Goody! He can keep the plate, but henceforth the state will have a committee of…who…to decide what’s appropriate? It’s still censorship, but now done covertly.
IMHO no plate should be banned. People who want to go around with dirty words on their cars only inform the rest of us what kind of people they are. I don’t like seeing some of the obscene messages on T-shirts either, but I wouldn’t outlaw them. They actually serve as a warning as to the character (or maybe just the immaturity) of the wearer.
I’m an agnostic myself, but I wouldn’t want that on a license plate. It could make me a target where “road rage” is now a syndrome instead of a crime.
Wasn’t there a case where a state tried to ban the word “IRISH” because it violated some law against using ethnic terms on plates? Does anyone know how that turned out?
When the first amendment is mentioned in this thread it is in the context of the freedom of speech. The first amendment also prohibits the government from establishing a state religion. That is why there cannot be prayers in school and why I would go along with banning any tag with religious context as in the examples above. However there would then be a flood of bible text licenses as is also mentioned in this thread, so in the end I’ll go with the state’s final decision.

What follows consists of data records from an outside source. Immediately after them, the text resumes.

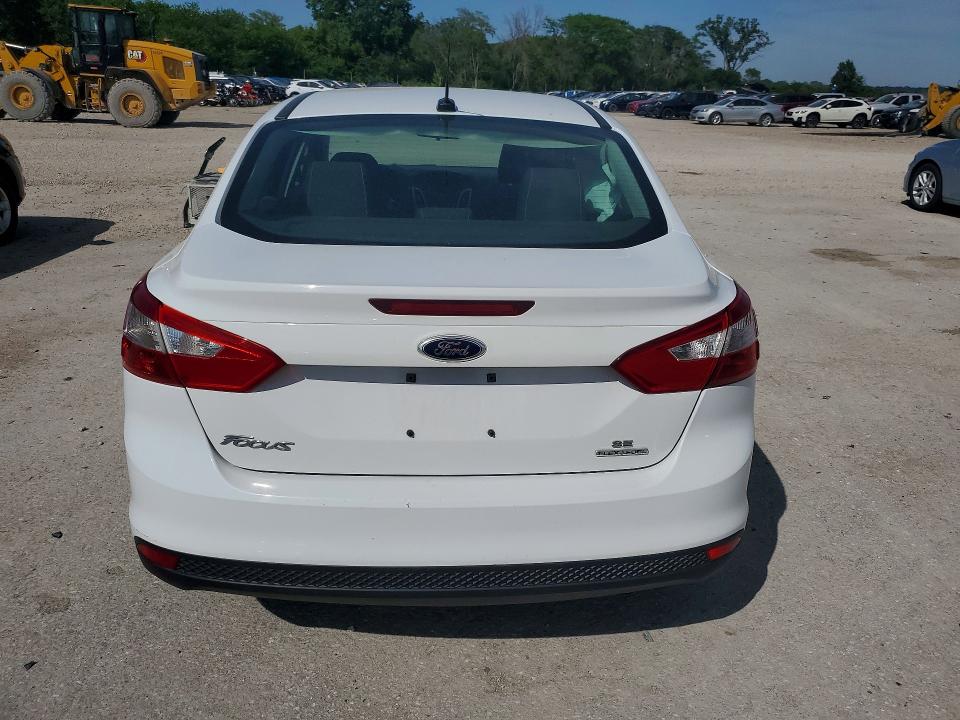 54970066 :رقم المزاد ، 1FADP3F27DL361551 vin ، 2013 Ford Focus مزاد بيع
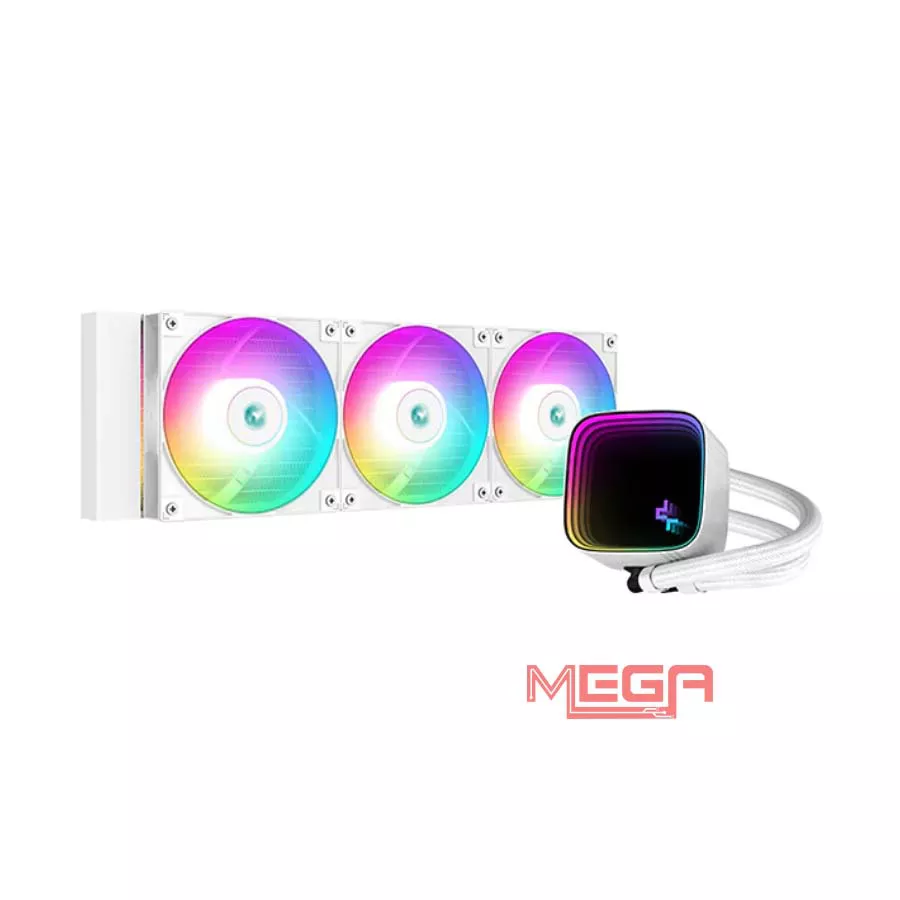 Tản nhiêt nước Deepcool LS720 SE White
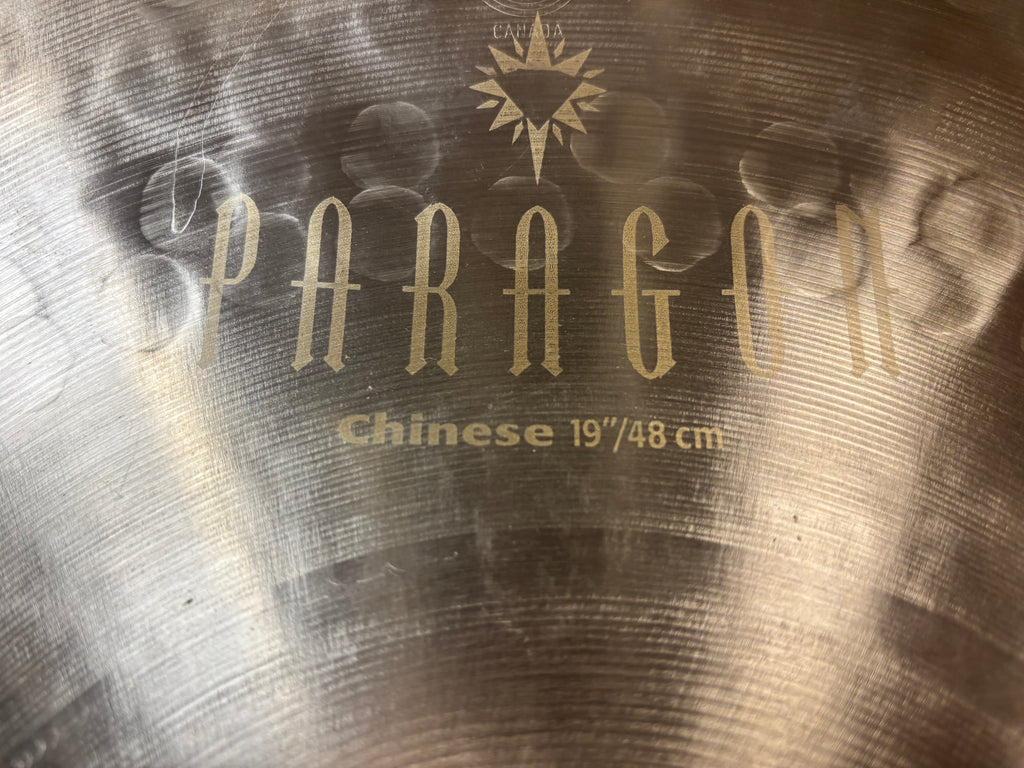 Sabian 19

IMHO the tag is actually the property of the state, just as everyone’s mail box is the property of the Postal Service.
However, the first amendment also prohibits the government from prohibiting the free exercise of religion. Getting a personalized license plate with a religious message on it may qualify as exercising ones religion.
That is why I added that sentence about the tag belonging to the state. Remember starting out the state had said that he could have a bumper sticker, but it couldn’t be on his license tag (state property).
Your mailbox is not the property of the Postal Service unless you happen to be renting a PO Box at the central office, or you’re one of those really unusual people for whom the Post Office has erected a box for you.
Kelly: Forgive my tendency to argue the law with lawyers, but I believe there is, or at least was, a section in the U.S.C. that in effect defined a mailbox erected for the purpose of receiving mail as the property of the U.S. Government – not as against the box’s putative owner but for that section, but in order to make any third-party act (theft, damage, etc.) on mail delivered to that box a Federal offense. If anyone knows the truth behind this or has a Westlaw account and feels inclined to check it out, I’d welcome knowing whether it’s accurate.
Johnny, if you’re ever around Santa Monica, you’ll see a whole bunch of “SOD”-related plates, including “SODDIT,” which belongs to one of our teachers.
As regards the PA “pro-life” plates…the legislator who was proposing them (can’t remember his name OTTOMD) claimed the plates wouldn’t be sending a “political message.” Suuuure.
I wish I had a picture of this, but my friend’s housemate’s car has a plate that says “BEE ACH.” Wonder how that slipped through. Wouldn’t have believed it if I hadn’t seen it myself.
That Florida sure is an interesting place - much different than OUR planet.
I don’t know how many arguments I’ve had with fundamentalists who say they should be able to have public prayers, put the 10 Commandments on the wall, etc. I always ask them how they would feel if they were forced to read atheist stuff in public places. I just love it when the shoe is on the other foot.
The statute in question makes no such declaration. As far as I can tell, the position that “mailboxes are federal property” comes from a statement made by the Postal Inspection Service that “mailboxes are considered federal property”. This statement appears unsupported by the law and is a misleading statement. What the USPIS is saying is that it considers them federal property, not that the law does. Congress is free to create (and in fact has created) offenses related to interfering with the delivery of the mails without claiming any actual property interest in mail receptacles.
According to the historical notes on Cornell’s site, this statute has been around in essentially the same form since 1909.